In some cases, this was easy. The linen and thread went together with my hoop and needle: done. The fleece was already washed and sorted. But all that scrap fabric needed trimming, with sheets and scraps being divided between three different patchwork tops. And those old clothes? Well, they needed the collars and cuffs chopping off before they could even be cut up into strips. Seb, whose room the finished product was intended for, was keen to begin, and he and Ben and I made reasonably short work of turning a heap of old clothes into a basket of fabric yarn.

The simple act of preparing the materials has made them so much more appealing. By the time the yarn was made, everyone wanted to have a go at plaiting it. It’s trickier than it looks, because the balls have a way of making a sort of inverse plait beneath the real, intended one, but you find ways of dealing with this pretty quickly. Seb did a little bit – a yard or so – and I did the rest in two long evenings with John and the wireless for company. An hour of stitching round in spirals and the rag rug which had been waiting for well over a year was done. It’s by the reading chair in Seb’s new bedroom, and he’s nominated it the place to sit on the floor when he’s playing with his soldiers. Cheery and bright and completely recycled, we all rather like it.

Next up is that dolly blanket, and then the embroidery I think. And all the while, whenever I feel like it, I’ve been chopping away at that fabric, and building three kits for quilts. I keep thinking about how much fun it’s going to be, sewing it all together. And about how simple it is, to turn something cumbersome into something new and inspiring. The dining room table is in a state of flux, there are measurements and sketches building up in my little notebook, but I’m amazed at how quickly I’m whipping through these projects. In a whirlwind, in fact.

Squares

They are curiously compelling, these little squares. I had intended to make a few each summer, using up odds and ends of aran until one day I might have enough to make a blanket. It was a plan for dealing with the sort of balls that aren’t big enough to be worth casting on with. And as the pile of such balls grew smaller they went from pesky to precious. I found myself divvying them up with care: these ones for the centres, those bigger scraps for outer rounds, so that each square would still change colour with each row.

This is a portable craft – more so than knitting. A hook and a ball of wool can be slipped into a handbag, or a knapsack’s outer pocket, or a basket for the beach. By the time we came home from Filey I could have made them in my sleep: three triples, one chain, three triples, one chain, until you get to the corner and do everything twice.

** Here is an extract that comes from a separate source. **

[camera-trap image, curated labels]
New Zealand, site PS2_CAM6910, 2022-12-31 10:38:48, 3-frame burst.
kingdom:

Once home, Fliss asked me to show her how it was done, and for a day or two she commandeered my hook and a half-ball of double knitting, until her surprise for Ilse’s birthday was complete, and wrapped carefully in tissue in her highest drawer.

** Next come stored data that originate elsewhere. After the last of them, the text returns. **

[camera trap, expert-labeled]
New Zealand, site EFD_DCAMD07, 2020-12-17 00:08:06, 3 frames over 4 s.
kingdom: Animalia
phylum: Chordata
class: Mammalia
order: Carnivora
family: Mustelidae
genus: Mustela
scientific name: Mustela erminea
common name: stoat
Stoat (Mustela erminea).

Before I knew it, the aran was gone and there were no more squares to be crocheted. It was back to the leftover 2 ply for a pair of fingerless gloves with leaves growing up the wrists: fiddly and comparatively slow. Sometimes it is fun to make something you have to think about, but sometimes it is the repetitive twist and pull that we long for at the end of a busy day. So a second blanket was begun, simply a giant double knitting granny square to which colours will be added whenever there is wool left over, or a child’s pullover outgrown and frogged.

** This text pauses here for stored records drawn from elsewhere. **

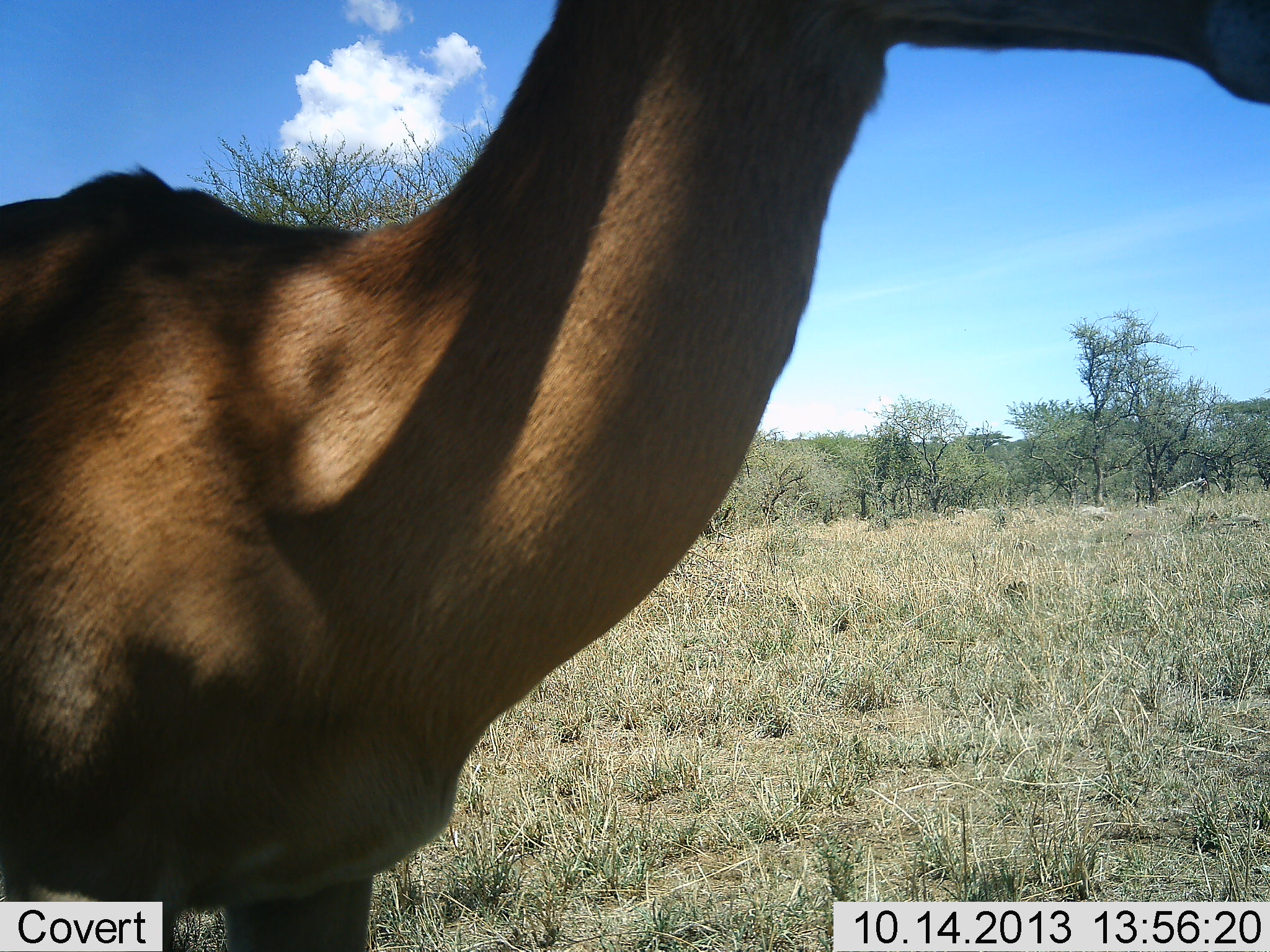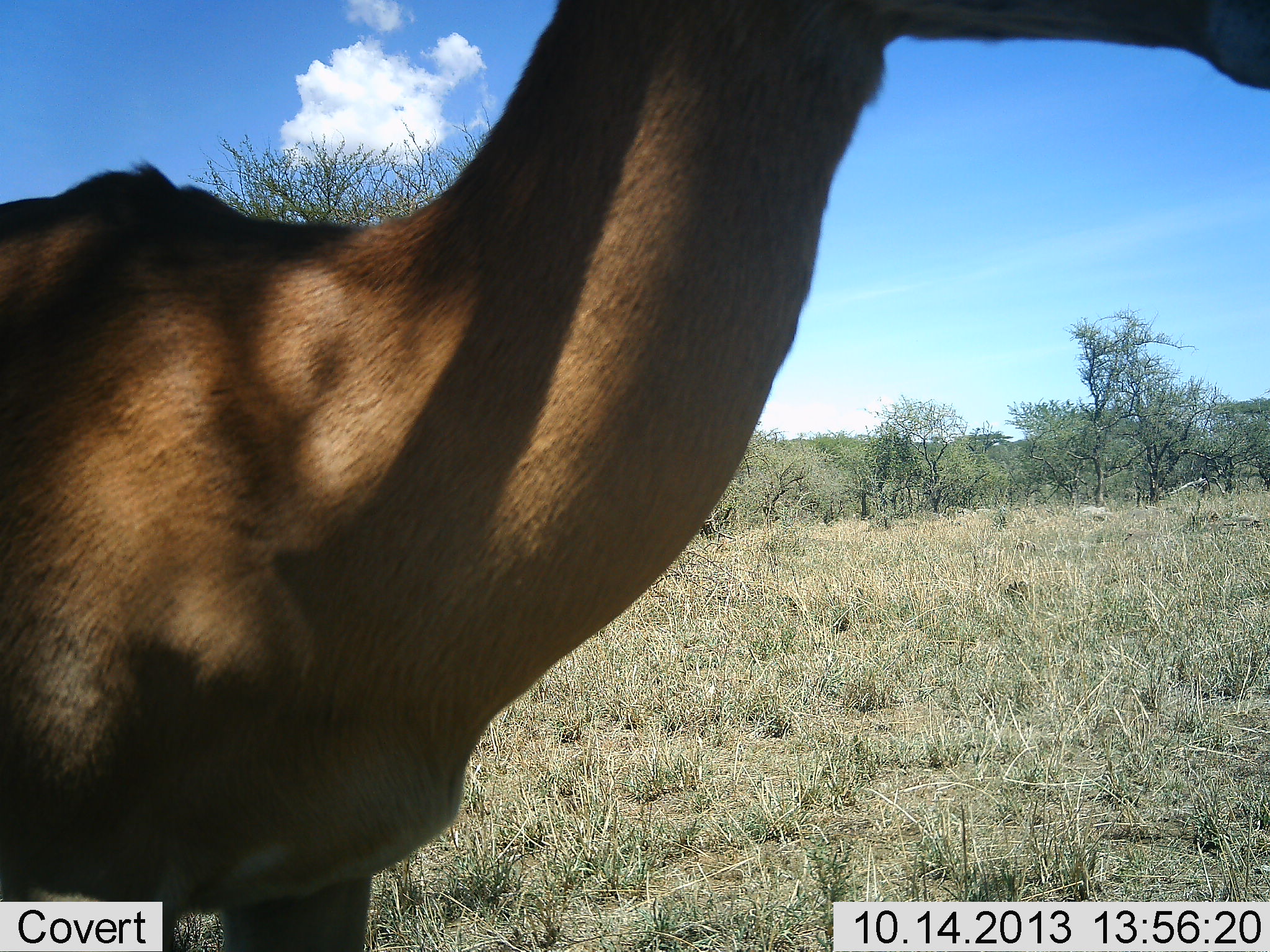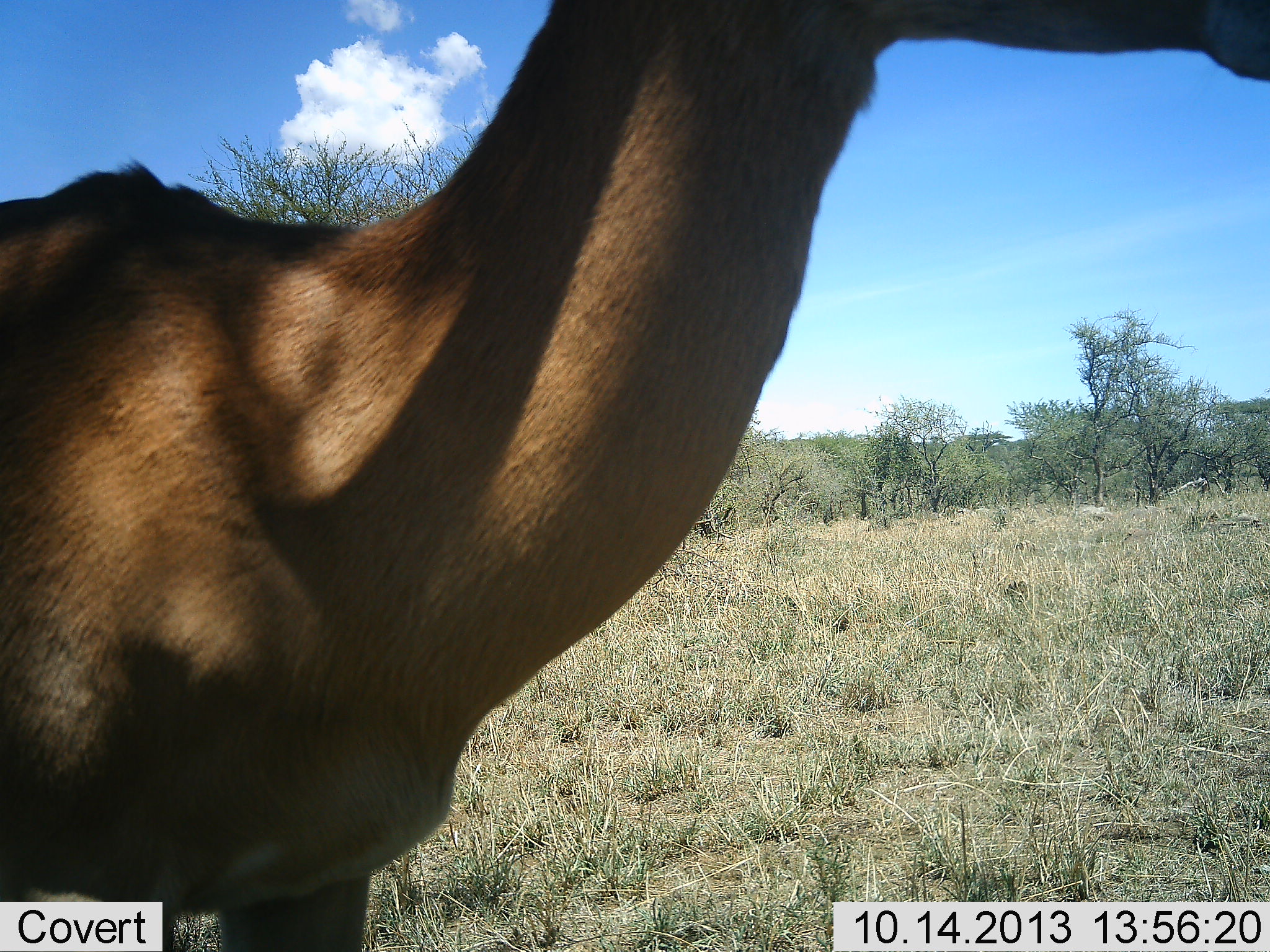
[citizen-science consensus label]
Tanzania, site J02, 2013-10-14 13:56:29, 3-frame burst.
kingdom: Animalia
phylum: Chordata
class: Mammalia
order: Artiodactyla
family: Bovidae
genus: Alcelaphus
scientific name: Alcelaphus buselaphus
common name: hartebeest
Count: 1.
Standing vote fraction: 100%.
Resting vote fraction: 0%.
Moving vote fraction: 0%.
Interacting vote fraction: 0%.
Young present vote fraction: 0%.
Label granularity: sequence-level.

Because, really, it is when our hands are busy that our minds are free to wander. Perhaps I should have been thinking of more important things: of politics or literature or the people I know and love. Perhaps, another time, I will. Just now, though, I found myself content to plan a blanket or two. I’m quite looking forward to a bit more crotchet, once the last little knits are done. It’s a soothing shape, a square: predictable and easy. It doesn’t matter where you start from, or where you have to pause. I might keep them all small, or pick a single shade to link them all together. Other colours will be added as new jumpers are knit up, but the steady brown and cream will be the same. I’m not after a wild old time, just at the moment. The school year is coming to an end, there’s a riot in the garden, there are bigger projects underway. All in all, this was a good time for these squares, and I may not wait until next year to make some more.